Postscript (10/3/2014): I am now in possession of the misnamed “Extended Director’s Cut.” I haven’t watched the film yet, but in the process of downloading a digital copy, I happened to watch the pre-credits restoration notes. This caught my eye:
Additional sound restoration and sonorization of cut scenes: Fausto Ancillai and Ennio Morricone
Additional editing supervision: Alessandro Baragli and Patrizia Ceresani
“Sonorization” refers to the practice of adding music and effects to silent films. So there you have it: Fausto and Ennio contributed additional sound and music to the cut scenes. They “sonorized” the film!
That Alessandro Baragli, presumably Nino’s son, and Patrizia Ceresani provided “additional editing supervision” can mean only one thing: the cut scenes underwent editing of some kind. After all, there had to be editing going on in the first place for there to be a need for “additional editing supervision.” I guess Alessandro and Patrizia supervised the supervision of the editing. Perhaps Nino supervised the two career assistant editors from beyond the grave.
What a joke it is to claim that this is the “Extended Director’s Cut.” It should be called the “Deceased Director’s Additionally Edited and Sonorized Extended Cut.” But, of course, that wouldn’t fit on the cover of the Blu-ray.
Post-postscript (10/3/2014): Raffaella Leone makes some interesting remarks in this article:
Raffaella Leone: “This is the movie that our father showed us when he finished editing ‘his’ movie.”
Wait, what? “His” movie? Hmm, so then I guess Leone showed her the additionally edited and sonorized 251-minute version. And here I thought “his” movie was a completely edited, un-sonorized 270 minutes.
I wonder if Raffaella has ever read the 1988 interview her father did with Oresto De Fornari, in which he says:
Sergio Leone: “Let’s be honest: this one is my version. The other perhaps explained things more clearly and it could have been done on TV in two or three parts. But the version that I prefer is this one, that bit of reclusiveness is just what I like about it.”
Make no mistake, Raffaella: your father’s talking about the 229-minute version. Your father preferred the 229-minute version. Your father said it was *his* version, the one *he* prefers.
I have no idea what movie your father showed you, but whatever it was it wasn’t *his* movie, at least not the one he said was *his* in 1988. And it certainly wasn’t this additionally edited and sonorized 251-minute version just released on Blu-ray. Ya know, the “Extended Director’s Cut?”
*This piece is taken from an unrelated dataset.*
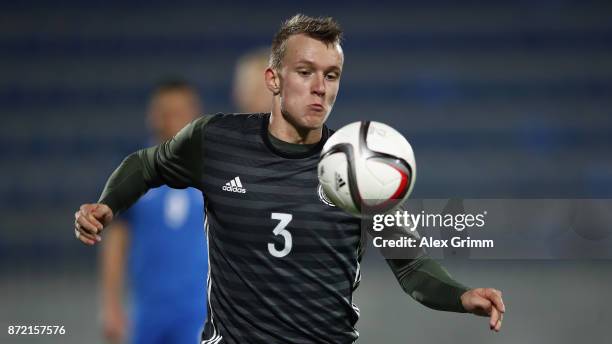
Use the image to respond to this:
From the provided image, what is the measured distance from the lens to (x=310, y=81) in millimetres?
3180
Raffaella Leone: “To bring back to the screens that movie in its original version has been very difficult and time consuming.”
Wait, what? “bring back…that movie in its original version.”
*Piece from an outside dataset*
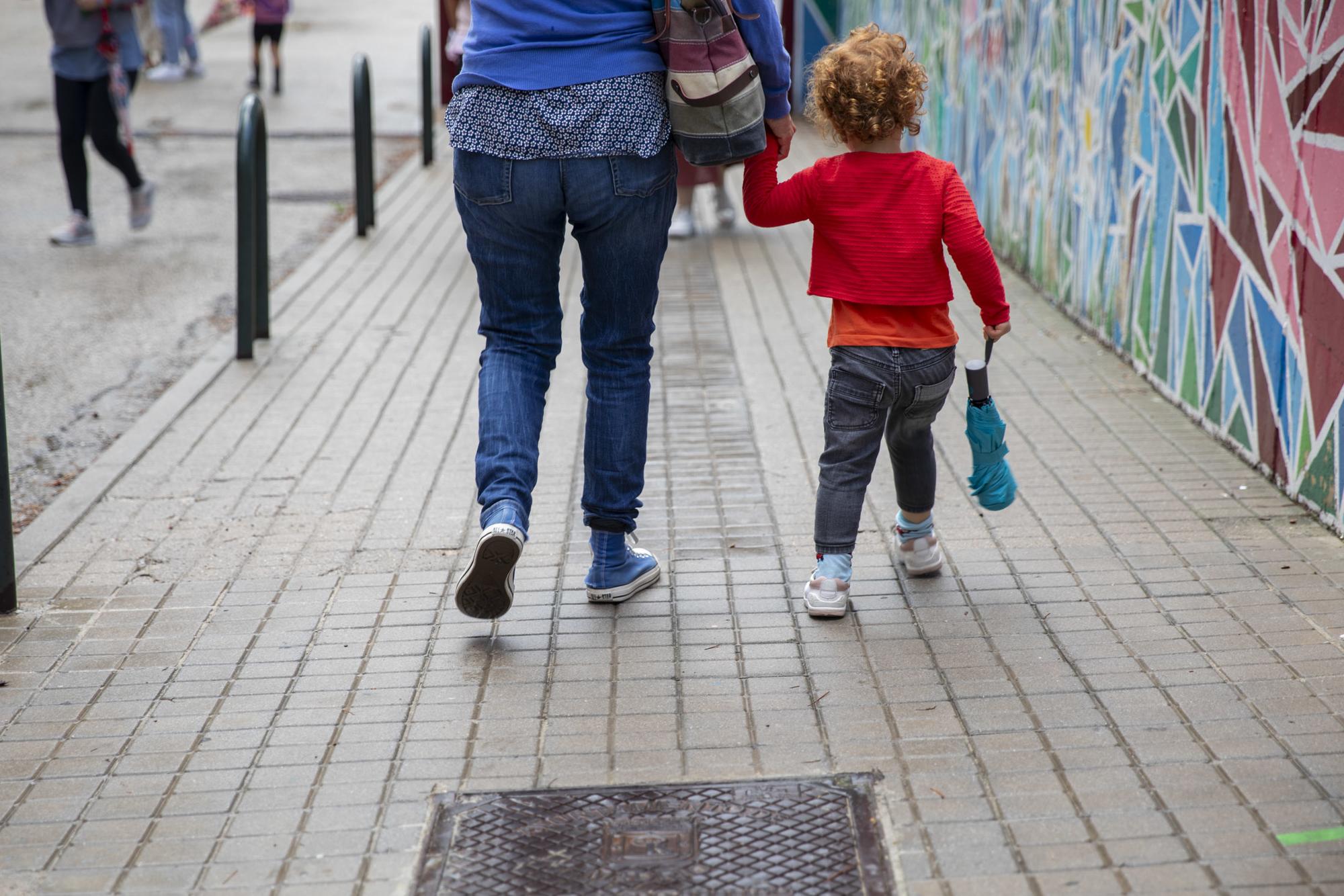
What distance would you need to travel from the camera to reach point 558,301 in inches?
151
“That movie.” What movie? The one he showed you once upon a time? *His* movie? So *his* movie was 251 minutes? I thought it was 270 minutes.
Questions for Raffaella (who no doubt reads this blog):
1) How can this movie be the “movie in its original version” if its original version was supposedly 270 minutes?
2) How can this movie be the “movie in its original version” if this movie in its present form was edited and sonorized?
3) Why did you decide to reassemble the movie, and change your father’s preferred 229-minute version, after you said “we will not reassemble the movie, which will stay what my father did”? Why didn’t you leave your father’s film alone, as you originally said you would?
4) What about the additional footage Scorsese supposedly has? Wasn’t that part of the original version? Or are you planning to release an even more original “original version” in the future with even more original footage from your father’s ever-evolving director’s cut?